Problem description:
Rewrite the lines below as a numbered list, leaving out the blank lines.

Exercise materials:
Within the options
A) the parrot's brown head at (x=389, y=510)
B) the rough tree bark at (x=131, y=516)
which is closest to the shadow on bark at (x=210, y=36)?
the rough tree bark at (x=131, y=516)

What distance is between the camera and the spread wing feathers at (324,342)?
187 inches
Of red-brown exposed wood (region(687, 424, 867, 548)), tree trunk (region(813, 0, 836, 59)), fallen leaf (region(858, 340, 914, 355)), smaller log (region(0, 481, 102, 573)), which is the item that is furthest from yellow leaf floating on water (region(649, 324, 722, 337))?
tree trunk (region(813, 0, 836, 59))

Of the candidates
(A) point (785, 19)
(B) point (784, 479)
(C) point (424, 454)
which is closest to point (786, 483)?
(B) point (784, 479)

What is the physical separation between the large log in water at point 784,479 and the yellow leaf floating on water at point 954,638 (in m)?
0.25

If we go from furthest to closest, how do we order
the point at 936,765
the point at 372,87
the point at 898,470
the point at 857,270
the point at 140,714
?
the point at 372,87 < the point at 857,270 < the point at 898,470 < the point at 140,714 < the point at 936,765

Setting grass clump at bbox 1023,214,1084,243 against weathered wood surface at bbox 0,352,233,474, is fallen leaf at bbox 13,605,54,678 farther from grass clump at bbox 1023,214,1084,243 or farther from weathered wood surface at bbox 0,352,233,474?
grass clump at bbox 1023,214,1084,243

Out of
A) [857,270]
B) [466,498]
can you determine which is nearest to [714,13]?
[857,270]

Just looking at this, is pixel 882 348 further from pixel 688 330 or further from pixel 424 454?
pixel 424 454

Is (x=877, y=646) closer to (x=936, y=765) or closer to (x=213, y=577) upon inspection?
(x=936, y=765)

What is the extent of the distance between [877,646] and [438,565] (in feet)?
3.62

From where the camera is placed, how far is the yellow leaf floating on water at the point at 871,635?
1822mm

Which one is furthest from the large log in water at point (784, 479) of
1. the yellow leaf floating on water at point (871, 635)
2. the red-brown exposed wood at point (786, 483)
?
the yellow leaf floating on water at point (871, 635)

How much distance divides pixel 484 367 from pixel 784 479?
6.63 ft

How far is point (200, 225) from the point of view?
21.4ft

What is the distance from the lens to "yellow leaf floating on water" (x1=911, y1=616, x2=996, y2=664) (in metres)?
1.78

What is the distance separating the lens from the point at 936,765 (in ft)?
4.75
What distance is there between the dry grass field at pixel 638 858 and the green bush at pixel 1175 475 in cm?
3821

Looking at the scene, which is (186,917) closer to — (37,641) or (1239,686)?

Correct response:
1. Within the options
2. A) the parrot's brown head at (x=389, y=510)
3. B) the rough tree bark at (x=131, y=516)
4. which is closest to the shadow on bark at (x=210, y=36)?
5. the rough tree bark at (x=131, y=516)
6. What distance is between the camera and the spread wing feathers at (324,342)?
7. 187 inches
8. Of red-brown exposed wood (region(687, 424, 867, 548)), tree trunk (region(813, 0, 836, 59)), fallen leaf (region(858, 340, 914, 355)), smaller log (region(0, 481, 102, 573)), which is the item that is furthest from yellow leaf floating on water (region(649, 324, 722, 337))?
9. tree trunk (region(813, 0, 836, 59))
10. Of the candidates
11. (A) point (785, 19)
12. (B) point (784, 479)
13. (C) point (424, 454)
14. which is closest to point (786, 483)?
15. (B) point (784, 479)
16. What is the physical separation between the large log in water at point 784,479 and the yellow leaf floating on water at point 954,638 (in m)?
17. 0.25
18. If we go from furthest to closest, how do we order
19. the point at 936,765
20. the point at 372,87
21. the point at 898,470
22. the point at 857,270
23. the point at 140,714
24. ?
25. the point at 372,87 < the point at 857,270 < the point at 898,470 < the point at 140,714 < the point at 936,765
26. Setting grass clump at bbox 1023,214,1084,243 against weathered wood surface at bbox 0,352,233,474, is fallen leaf at bbox 13,605,54,678 farther from grass clump at bbox 1023,214,1084,243 or farther from weathered wood surface at bbox 0,352,233,474?
27. grass clump at bbox 1023,214,1084,243
28. Out of
29. A) [857,270]
30. B) [466,498]
31. can you determine which is nearest to [714,13]?
32. [857,270]
33. Just looking at this, is pixel 882 348 further from pixel 688 330 or further from pixel 424 454?
34. pixel 424 454
35. Is (x=877, y=646) closer to (x=936, y=765) or closer to (x=213, y=577) upon inspection?
36. (x=936, y=765)
37. What is the extent of the distance between [877,646] and [438,565] (in feet)?
38. 3.62
39. From where the camera is placed, how far is the yellow leaf floating on water at the point at 871,635?
40. 1822mm
41. Which one is furthest from the large log in water at point (784, 479) of
42. 1. the yellow leaf floating on water at point (871, 635)
43. 2. the red-brown exposed wood at point (786, 483)
44. ?
45. the yellow leaf floating on water at point (871, 635)
46. How much distance divides pixel 484 367 from pixel 784 479?
47. 6.63 ft
48. How far is point (200, 225) from the point of view?
49. 21.4ft
50. What is the distance from the lens to "yellow leaf floating on water" (x1=911, y1=616, x2=996, y2=664) (in metres)?
51. 1.78
52. What is the distance separating the lens from the point at 936,765 (in ft)?
53. 4.75
54. What distance is there between the dry grass field at pixel 638 858 and the green bush at pixel 1175 475 in cm?
55. 3821
56. Looking at the scene, which is (186,917) closer to — (37,641) or (1239,686)?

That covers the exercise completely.